Ben clearly knew it was a loaded question, probably already had a reasonable idea of the answer too. Richie still wasn’t in the mood for a heart-to-heart but figured he’d meet him halfway, at least. “Sure as shit been better. It’s uh. Been a rough couple of weeks. Not proud of it. Sorry for ignoring you all.”

 _“It’s OK, Richie. We get it. It’s good – shhhh, stop –“_ he cut himself off as the chatter around him began to escalate. Presumably the other Losers trying to muscle in on the conversation. God, he missed them. _“It’s good to hear from you.”_

Richie cleared his throat, trying to make sure the following words came out as steady as possible. “How was it?”

A pause. More background chatter. _“It was…weird,”_ he conceded _. “I dunno, it was uncomfortable, I guess. Didn’t really feel like we belonged there.”_

Richie scowled at the sidewalk. It made sense, of course. They weren’t part of ‘Edward Kaspbrak’s life. No one there would have known them. Wouldn’t even have heard of them except for maybe as a half-remembered anecdote told over a glass of wine. They were nobodies. But they were also his family. They had more right to be there than _anyone_. Richie had never been more grateful for his decision not to go.

“That’s such bullshit,” he muttered, falling silent as the town hall clock chimed out across the high street before continuing in a quieter tone. “I’m glad you guys went, at least. Eddie…he would have-“

_“Rich.”_

Ben’s interruption caught him off guard, almost making him trip in his slow stride. “Huh?”

_“Richie, where are you?”_

The question and the tone in which Ben asked it made Richie stop altogether. “What?” he asked, trying to keep the panic out of his voice.

_“Where are you?”_

“What do you mean? I’m home, I’m in LA.”

“Then why did that bell just chime four?” Richie blinked owlishly at the town hall clock, sputtering through a non-answer. On the other end of the line, he could hear Ben grow more adamant in his shushing, followed by the sound of him moving and a door closing. In a more hushed, urgent tone, he asked, _“Are you here right now? Are you in Manhattan?”_

“No! No, I promise. I’m not in New York.”

_“But you are on the East Coast.”_

Richie sighed, rubbing a hand across his face, knocking his glasses askew. “Yes, fucking Sherlock, I’m on the East Coast.”

 _“OK,”_ Ben said, some of the tension easing out of his voice. _“OK. We know you cancelled your tour. Did you…set something else up?”_

“No, it’s not- This isn’t work. Don’t worry about it.”

A frustrated laugh travelled down the line, putting Richie more on edge.
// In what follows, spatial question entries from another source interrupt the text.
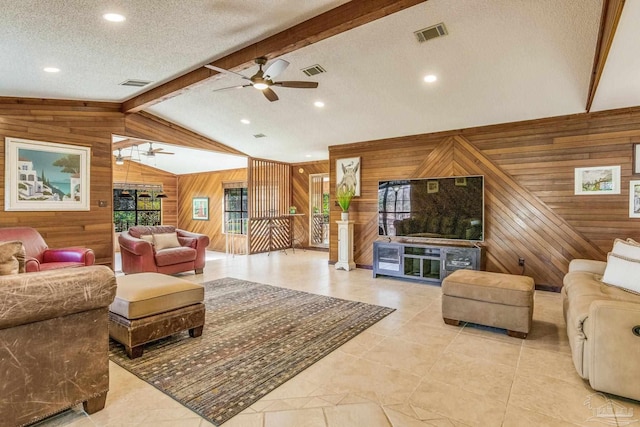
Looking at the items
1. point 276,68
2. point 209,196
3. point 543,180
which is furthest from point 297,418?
point 209,196

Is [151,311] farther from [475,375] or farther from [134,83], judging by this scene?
[134,83]

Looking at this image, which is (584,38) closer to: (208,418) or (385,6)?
(385,6)

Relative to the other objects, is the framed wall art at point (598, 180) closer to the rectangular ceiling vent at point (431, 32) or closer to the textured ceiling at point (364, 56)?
the textured ceiling at point (364, 56)

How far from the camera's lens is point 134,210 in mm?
10680

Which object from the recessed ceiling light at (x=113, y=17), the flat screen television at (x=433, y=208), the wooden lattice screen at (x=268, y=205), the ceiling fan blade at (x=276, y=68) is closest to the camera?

He’d always hated disappointing Ben. It was like accidentally treading on a puppy. _“I do worry, though. We all do.”_

Richie clenched his eyes shut. He didn’t want to do this. “Yeah, well, it’s nothing just-“

_“You know you can talk to us-“_

“There’s nothing to talk-“

_“-we just want to-“_

“I’m getting him out!” Richie yelled at his phone, ignoring the stares of a passing couple. The silence on the other end of the line had Richie glancing at the screen to make sure the call was still connected.

_“You’re…what?”_

“You wanna know where I am? I’m standing in front of the fucking general store in Derry, Maine. I’m about to invest in a shovel, a hard hard, maybe a pair of those elbow length glove things. And I’m not leaving here until I’ve dug my way back into that fucking cistern and dragged him back out like I should have done the first time.”
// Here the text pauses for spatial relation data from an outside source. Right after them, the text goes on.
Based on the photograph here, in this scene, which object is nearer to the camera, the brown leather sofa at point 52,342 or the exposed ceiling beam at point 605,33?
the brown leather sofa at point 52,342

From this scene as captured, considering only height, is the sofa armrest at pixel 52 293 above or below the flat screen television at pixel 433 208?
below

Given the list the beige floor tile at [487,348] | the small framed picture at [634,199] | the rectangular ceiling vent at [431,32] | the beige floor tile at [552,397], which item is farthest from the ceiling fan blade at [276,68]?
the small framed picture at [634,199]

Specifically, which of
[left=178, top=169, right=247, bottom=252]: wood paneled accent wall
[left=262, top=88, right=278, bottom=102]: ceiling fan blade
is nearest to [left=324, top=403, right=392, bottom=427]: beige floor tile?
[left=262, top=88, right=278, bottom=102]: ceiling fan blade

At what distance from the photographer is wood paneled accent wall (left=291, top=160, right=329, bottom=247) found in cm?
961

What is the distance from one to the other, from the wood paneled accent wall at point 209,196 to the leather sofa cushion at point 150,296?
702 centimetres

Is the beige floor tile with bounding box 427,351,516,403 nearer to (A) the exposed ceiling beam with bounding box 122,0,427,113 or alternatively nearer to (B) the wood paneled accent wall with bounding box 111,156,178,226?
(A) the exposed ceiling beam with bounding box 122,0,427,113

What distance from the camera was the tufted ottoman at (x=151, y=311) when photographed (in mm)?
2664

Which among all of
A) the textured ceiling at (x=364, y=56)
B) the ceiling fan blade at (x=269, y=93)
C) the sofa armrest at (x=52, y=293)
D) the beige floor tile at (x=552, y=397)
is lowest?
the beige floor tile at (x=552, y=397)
Ben let out a shaky breath. _“Rich…”_

The tone cracked him apart. He needed to sit down before he fell down. Instead he just propped himself up against a nearby wall, knocking his head against the brick. “You can’t talk me out of it. I won’t let you.” _Not again_ , he didn’t say but from the sharp inhale on the other end, he thought Ben heard it anyway.
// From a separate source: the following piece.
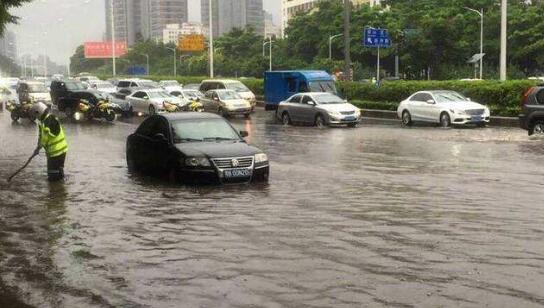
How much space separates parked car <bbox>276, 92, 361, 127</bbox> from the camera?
2930 centimetres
The anger at Ben and Mike for dragging him out of Neibolt had dulled to a simmer pretty quickly. He couldn’t blame them. He could have fought them harder. Probably should have. But occasionally it would consume him, that betrayal. The knowledge that – god forbid – it had been Bev down there, Ben would have fought them tooth and nail to get her out. It ate away at him. But the anger inevitably became a drop in the ocean that was his own guilt. It’s hard to stay angry at someone for not respecting your feelings when you’ve never actually _expressed_ said feelings to anyone, after all. Thus, the cycle of self-loathing began anew. It had been a fun few weeks.

“I need to do this,” Richie said, trying to soften his tone. “I think I _have_ to. I’m not gonna stop thinking about it, otherwise. I just need him out of there.” A longer sigh. Richie could practically see Ben rubbing a hand across his face in anguish. God, Richie was so sick of making everyone worry. He was probably more responsible for grey hairs than genetics and old age combined. “Just let me do this, Ben. Please.” An unconvinced silence. Time to break out the big guns. Sincerity. “I don’t feel in control of anything right now, man. I’m so fucking tired of it. But this is something I know I can fix. He shouldn’t be alone down there, I can make it right. I fucking owe him that much.”

“Rich-“

“So ya’ll travel safe, ya here!” he said, barrelling straight into a Voice the way he always did the moment he’d let people get a peek behind the curtain. “Don’t worry ‘bout your ol’ pal Richie. He’s got it all figured out!”

One more sigh for the road, resigned this time. “Just…make sure you respond to the group chat. Bev keeps yelling at me.”

Richie gave an honest laugh at that, tears stinging his eyes at the thought of his friends and how much he had been letting them down. “On my honour, sir,” he said, even offering a bow despite the fact Ben wouldn’t see it.

“Take care of yourself.” It sounded like an order rather than a sign-off.

“When don’t I?” Richie offered, self-deprecation clear in his voice.

Hanging up, he let out a shaky breath, closing his eyes as he remained leaning against the wall, trying to regulate his breathing. After a few moments of ‘in for 4, hold for 7, out for 8’ breathing exercises, he realised it was the same technique Eddie had taught him in high school for when he got particularly bad panic attacks and needed someone (aka Richie) to help calm him down.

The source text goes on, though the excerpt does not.